Stated exercise >> Change every instance of "green grass field" to "green lawn" in all of the rows below, keeping everything else the same. Omit the pictures from your output.

Spatial question rows
┏━━
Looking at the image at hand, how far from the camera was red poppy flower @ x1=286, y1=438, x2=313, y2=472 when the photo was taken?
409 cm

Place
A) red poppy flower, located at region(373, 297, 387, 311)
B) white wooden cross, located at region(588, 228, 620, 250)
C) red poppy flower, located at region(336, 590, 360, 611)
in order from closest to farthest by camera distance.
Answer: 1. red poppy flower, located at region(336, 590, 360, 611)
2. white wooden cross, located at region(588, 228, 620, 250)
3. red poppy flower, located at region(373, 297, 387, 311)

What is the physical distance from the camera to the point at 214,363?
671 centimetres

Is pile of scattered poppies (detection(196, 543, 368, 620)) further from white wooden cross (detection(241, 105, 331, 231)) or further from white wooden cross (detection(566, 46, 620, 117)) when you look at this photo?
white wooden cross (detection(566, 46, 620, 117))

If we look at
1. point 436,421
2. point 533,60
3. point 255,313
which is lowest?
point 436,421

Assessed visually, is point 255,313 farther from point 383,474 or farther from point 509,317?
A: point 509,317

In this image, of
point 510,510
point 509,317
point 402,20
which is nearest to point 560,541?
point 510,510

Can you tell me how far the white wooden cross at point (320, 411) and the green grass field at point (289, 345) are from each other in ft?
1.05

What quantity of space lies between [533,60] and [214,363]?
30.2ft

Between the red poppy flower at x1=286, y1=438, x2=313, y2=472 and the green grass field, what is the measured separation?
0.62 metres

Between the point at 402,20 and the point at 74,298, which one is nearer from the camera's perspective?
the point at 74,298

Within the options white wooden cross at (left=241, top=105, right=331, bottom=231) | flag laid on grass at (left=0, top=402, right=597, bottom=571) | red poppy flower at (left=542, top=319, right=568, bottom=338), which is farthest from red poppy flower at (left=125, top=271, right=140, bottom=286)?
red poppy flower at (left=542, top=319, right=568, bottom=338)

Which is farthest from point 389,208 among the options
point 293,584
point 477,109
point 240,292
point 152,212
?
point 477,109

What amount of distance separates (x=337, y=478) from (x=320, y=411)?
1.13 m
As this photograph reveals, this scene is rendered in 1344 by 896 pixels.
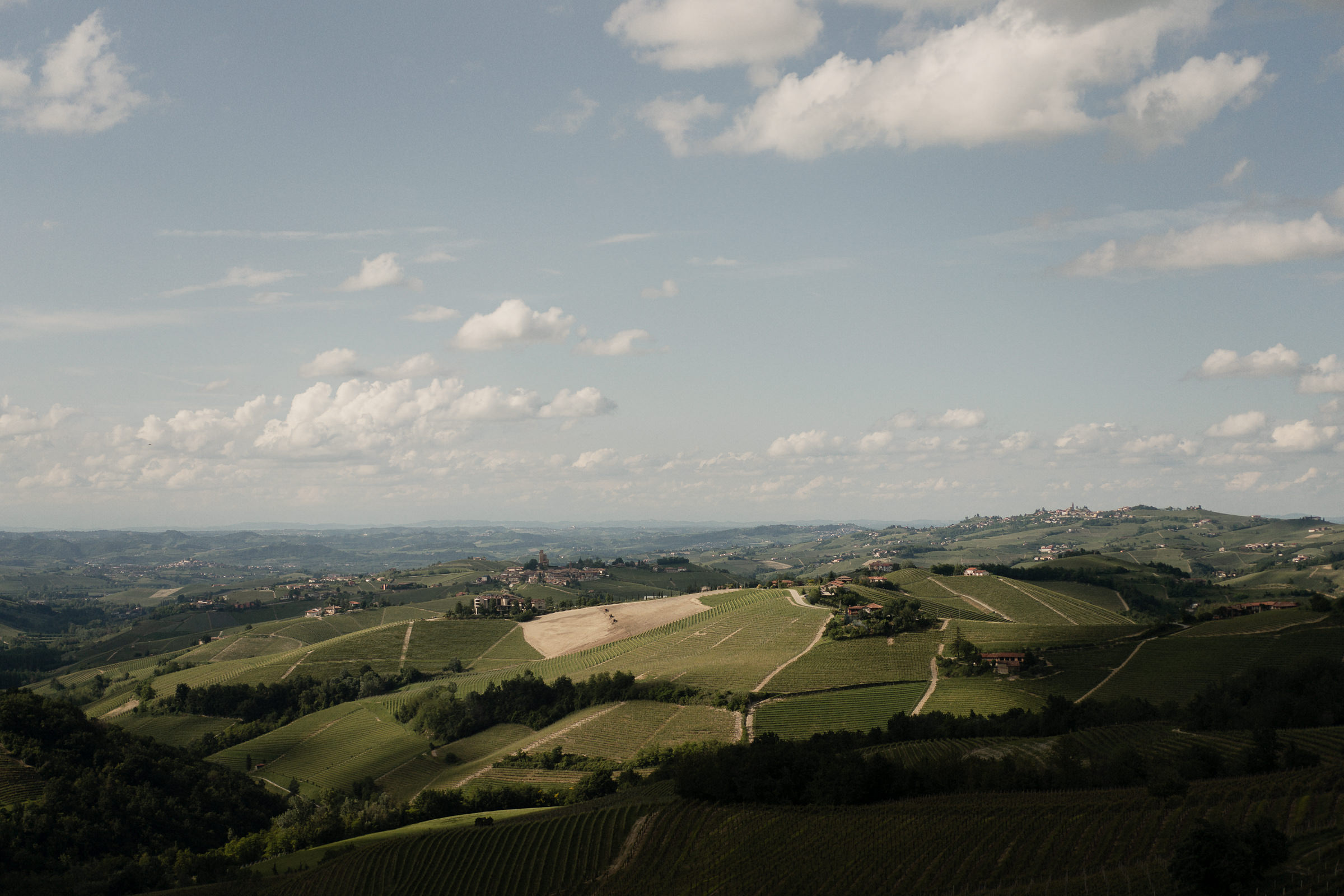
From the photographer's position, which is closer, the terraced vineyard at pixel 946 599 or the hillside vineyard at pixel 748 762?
the hillside vineyard at pixel 748 762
┗━━
Output of the task >>
Looking at the image at hand, how far from the camera was red poppy flower @ x1=286, y1=438, x2=313, y2=472 when the photo was taken?
409 cm

Place
A) red poppy flower, located at region(373, 297, 387, 311)
B) white wooden cross, located at region(588, 228, 620, 250)
C) red poppy flower, located at region(336, 590, 360, 611)
in order from closest to farthest by camera distance.
Answer: 1. red poppy flower, located at region(336, 590, 360, 611)
2. white wooden cross, located at region(588, 228, 620, 250)
3. red poppy flower, located at region(373, 297, 387, 311)

What is the physical distance from the camera to the point at 214,363?
671 centimetres

Is pile of scattered poppies (detection(196, 543, 368, 620)) further from white wooden cross (detection(241, 105, 331, 231)) or further from white wooden cross (detection(566, 46, 620, 117)) when you look at this photo?
white wooden cross (detection(566, 46, 620, 117))

If we look at
1. point 436,421
2. point 533,60
3. point 255,313
which is lowest?
point 436,421

Assessed visually, is point 255,313 farther from point 383,474 or farther from point 509,317?
A: point 509,317

In this image, of
point 510,510
point 509,317
point 402,20
which is nearest to point 560,541?
point 510,510

Can you tell me how far the white wooden cross at point (320, 411) and the green lawn at point (289, 345) are from each other in ft?
1.05

What quantity of space lies between [533,60] and [214,363]?
30.2ft

Between the red poppy flower at x1=286, y1=438, x2=313, y2=472 and the green lawn, what is the measured separation?
0.62 metres

Between the point at 402,20 and the point at 74,298, which one is nearer from the camera's perspective?
the point at 74,298

Within the options white wooden cross at (left=241, top=105, right=331, bottom=231) | flag laid on grass at (left=0, top=402, right=597, bottom=571) | red poppy flower at (left=542, top=319, right=568, bottom=338), which is farthest from red poppy flower at (left=125, top=271, right=140, bottom=286)?
red poppy flower at (left=542, top=319, right=568, bottom=338)

Which is farthest from point 389,208 among the options
point 293,584
point 477,109
point 240,292
point 152,212
?
point 477,109

What amount of distance separates (x=337, y=478) from (x=320, y=411)?
1.13 m
As this photograph reveals, this scene is rendered in 1344 by 896 pixels.
From the photographer's position, which is closer, the terraced vineyard at pixel 946 599 or the hillside vineyard at pixel 748 762?
the hillside vineyard at pixel 748 762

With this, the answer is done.